Monday, July 25, 2011

Another Ambassador?

On a positive note, the House Foreign Affairs Committee passed a bipartisan amendment sponsored by Engel and Mack that calls on the State Department to open embassies in five small Caribbean countries — Antigua and Barbuda, Dominica, St. Lucia, St. Kitts and Nevis and St. Vincent and the Grenadines — where the United States has no diplomatic missions.
Under this amendment, five of the more than 800 U.S. diplomats currently serving in Afghanistan and Iraq would open one-person missions in these countries as they are phased out from their current posts in coming years, at no cost to taxpayers. Cuba and Venezuela already have embassies in these small Caribbean nations.
My opinion: The Republican-controlled House Foreign Affairs Committee, presided over by Rep. Ileana Ros Lehtinen, R-Miami, lost its marbles by calling for cutting U.S. funds to the OAS.

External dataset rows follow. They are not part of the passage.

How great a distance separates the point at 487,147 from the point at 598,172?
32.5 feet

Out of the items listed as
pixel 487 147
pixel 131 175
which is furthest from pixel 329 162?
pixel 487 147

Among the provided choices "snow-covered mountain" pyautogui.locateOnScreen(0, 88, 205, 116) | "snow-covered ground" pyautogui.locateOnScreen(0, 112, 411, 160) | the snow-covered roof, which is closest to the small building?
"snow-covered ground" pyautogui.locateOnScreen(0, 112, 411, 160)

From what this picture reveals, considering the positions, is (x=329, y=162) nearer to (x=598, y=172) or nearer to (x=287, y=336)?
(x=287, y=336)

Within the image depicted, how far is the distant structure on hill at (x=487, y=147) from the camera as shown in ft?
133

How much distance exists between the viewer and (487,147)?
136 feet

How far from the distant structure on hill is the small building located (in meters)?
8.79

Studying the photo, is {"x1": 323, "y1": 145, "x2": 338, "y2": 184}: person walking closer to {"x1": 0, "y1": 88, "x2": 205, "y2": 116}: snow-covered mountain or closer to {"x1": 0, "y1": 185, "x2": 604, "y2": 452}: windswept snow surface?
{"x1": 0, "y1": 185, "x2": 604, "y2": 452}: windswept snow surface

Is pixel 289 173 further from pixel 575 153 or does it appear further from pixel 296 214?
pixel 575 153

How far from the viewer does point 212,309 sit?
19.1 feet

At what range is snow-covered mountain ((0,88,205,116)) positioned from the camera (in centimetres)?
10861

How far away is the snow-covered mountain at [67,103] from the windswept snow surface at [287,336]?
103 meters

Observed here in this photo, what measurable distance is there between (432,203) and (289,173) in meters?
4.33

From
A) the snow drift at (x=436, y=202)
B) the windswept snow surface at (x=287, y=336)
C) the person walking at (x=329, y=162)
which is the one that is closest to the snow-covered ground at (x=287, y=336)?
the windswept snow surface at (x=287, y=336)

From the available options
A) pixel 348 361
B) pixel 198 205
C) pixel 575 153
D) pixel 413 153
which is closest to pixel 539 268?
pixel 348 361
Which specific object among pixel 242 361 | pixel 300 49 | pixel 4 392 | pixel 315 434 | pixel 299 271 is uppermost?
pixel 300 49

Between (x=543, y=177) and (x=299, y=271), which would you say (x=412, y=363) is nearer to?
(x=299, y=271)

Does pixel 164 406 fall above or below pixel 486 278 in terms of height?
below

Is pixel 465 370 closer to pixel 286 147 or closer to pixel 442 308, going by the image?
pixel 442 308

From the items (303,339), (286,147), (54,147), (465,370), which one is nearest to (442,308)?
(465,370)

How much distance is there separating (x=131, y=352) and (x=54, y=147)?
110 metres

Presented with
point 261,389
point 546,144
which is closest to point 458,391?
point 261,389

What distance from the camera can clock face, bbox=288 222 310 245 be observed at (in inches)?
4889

The OAS is one of the few places where Washington can sit together with most countries in the region, friends and foes alike. At a time when China and the European Union are playing a growing role in the region — the Europeans in recent years created the Ibero-American Community of Nations in a little-disguised move to compete with the OAS — withdrawing from the OAS doesn’t make any sense.
Granted, the OAS is a monument to diplomatic frivolity and political theater, but it’s a much-needed forum for the smallest countries in the region, and Washington needs it more than some of its foes.